RIGHE FORNITE —
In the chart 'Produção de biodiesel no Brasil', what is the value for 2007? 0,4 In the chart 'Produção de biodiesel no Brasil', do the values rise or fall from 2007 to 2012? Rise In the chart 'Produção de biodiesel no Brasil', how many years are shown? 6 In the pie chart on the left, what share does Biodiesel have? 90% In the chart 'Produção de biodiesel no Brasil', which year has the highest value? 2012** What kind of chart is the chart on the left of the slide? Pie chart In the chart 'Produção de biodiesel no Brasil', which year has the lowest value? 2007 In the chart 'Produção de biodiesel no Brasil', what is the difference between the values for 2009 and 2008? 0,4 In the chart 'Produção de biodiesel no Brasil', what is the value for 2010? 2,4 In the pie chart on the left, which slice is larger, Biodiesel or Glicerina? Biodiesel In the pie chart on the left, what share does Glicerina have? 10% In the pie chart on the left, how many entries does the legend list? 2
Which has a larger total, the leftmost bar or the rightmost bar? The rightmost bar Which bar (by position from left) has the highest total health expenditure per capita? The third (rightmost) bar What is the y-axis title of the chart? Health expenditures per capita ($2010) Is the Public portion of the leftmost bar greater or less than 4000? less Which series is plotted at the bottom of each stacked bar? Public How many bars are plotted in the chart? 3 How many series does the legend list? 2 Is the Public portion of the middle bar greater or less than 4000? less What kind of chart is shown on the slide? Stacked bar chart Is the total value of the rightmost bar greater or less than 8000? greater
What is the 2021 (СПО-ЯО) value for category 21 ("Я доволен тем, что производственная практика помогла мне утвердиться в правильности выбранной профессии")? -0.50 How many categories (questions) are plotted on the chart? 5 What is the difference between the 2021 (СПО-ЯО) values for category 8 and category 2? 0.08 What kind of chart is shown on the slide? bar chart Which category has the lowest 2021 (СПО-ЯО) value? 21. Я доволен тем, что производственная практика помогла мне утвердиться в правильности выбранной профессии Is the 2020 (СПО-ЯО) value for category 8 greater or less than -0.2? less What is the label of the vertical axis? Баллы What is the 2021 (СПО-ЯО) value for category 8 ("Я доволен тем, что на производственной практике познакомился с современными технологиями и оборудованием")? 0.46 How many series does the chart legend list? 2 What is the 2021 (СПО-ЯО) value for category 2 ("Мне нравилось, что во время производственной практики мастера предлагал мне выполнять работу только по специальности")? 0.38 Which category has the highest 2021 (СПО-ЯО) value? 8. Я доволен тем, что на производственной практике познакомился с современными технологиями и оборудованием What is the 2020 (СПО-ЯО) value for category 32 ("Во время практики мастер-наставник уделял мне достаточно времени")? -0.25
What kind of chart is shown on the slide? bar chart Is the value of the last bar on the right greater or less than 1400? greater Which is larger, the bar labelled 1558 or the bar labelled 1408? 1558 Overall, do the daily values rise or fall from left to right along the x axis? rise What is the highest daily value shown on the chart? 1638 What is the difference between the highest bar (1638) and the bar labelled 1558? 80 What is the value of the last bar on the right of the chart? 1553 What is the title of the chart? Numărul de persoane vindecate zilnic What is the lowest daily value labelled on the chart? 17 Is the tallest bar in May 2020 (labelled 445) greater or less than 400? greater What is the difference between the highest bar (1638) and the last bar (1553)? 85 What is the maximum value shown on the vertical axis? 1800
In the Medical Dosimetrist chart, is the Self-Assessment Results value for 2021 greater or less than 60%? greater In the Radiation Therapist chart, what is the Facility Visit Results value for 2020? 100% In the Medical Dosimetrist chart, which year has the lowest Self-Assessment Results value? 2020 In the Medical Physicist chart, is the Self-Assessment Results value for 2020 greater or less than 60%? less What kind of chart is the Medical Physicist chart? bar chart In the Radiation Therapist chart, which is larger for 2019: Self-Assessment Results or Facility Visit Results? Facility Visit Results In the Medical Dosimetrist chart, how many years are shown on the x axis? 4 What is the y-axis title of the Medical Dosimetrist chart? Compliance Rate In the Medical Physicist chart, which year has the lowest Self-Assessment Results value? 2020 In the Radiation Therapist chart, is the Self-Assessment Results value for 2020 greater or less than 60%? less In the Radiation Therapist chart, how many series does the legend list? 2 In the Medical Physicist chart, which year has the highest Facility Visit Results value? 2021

OBIETTIVO DEL COMPITO —
Elenca tutte le righe riportate sopra in cui compare la parola "fall".

LA TUA SOLUZIONE —
In the chart 'Produção de biodiesel no Brasil', what is the value for 2007? 0,4 In the chart 'Produção de biodiesel no Brasil', do the values rise or fall from 2007 to 2012? Rise In the chart 'Produção de biodiesel no Brasil', how many years are shown? 6 In the pie chart on the left, what share does Biodiesel have? 90% In the chart 'Produção de biodiesel no Brasil', which year has the highest value? 2012** What kind of chart is the chart on the left of the slide? Pie chart In the chart 'Produção de biodiesel no Brasil', which year has the lowest value? 2007 In the chart 'Produção de biodiesel no Brasil', what is the difference between the values for 2009 and 2008? 0,4 In the chart 'Produção de biodiesel no Brasil', what is the value for 2010? 2,4 In the pie chart on the left, which slice is larger, Biodiesel or Glicerina? Biodiesel In the pie chart on the left, what share does Glicerina have? 10% In the pie chart on the left, how many entries does the legend list? 2
What kind of chart is shown on the slide? bar chart Is the value of the last bar on the right greater or less than 1400? greater Which is larger, the bar labelled 1558 or the bar labelled 1408? 1558 Overall, do the daily values rise or fall from left to right along the x axis? rise What is the highest daily value shown on the chart? 1638 What is the difference between the highest bar (1638) and the bar labelled 1558? 80 What is the value of the last bar on the right of the chart? 1553 What is the title of the chart? Numărul de persoane vindecate zilnic What is the lowest daily value labelled on the chart? 17 Is the tallest bar in May 2020 (labelled 445) greater or less than 400? greater What is the difference between the highest bar (1638) and the last bar (1553)? 85 What is the maximum value shown on the vertical axis? 1800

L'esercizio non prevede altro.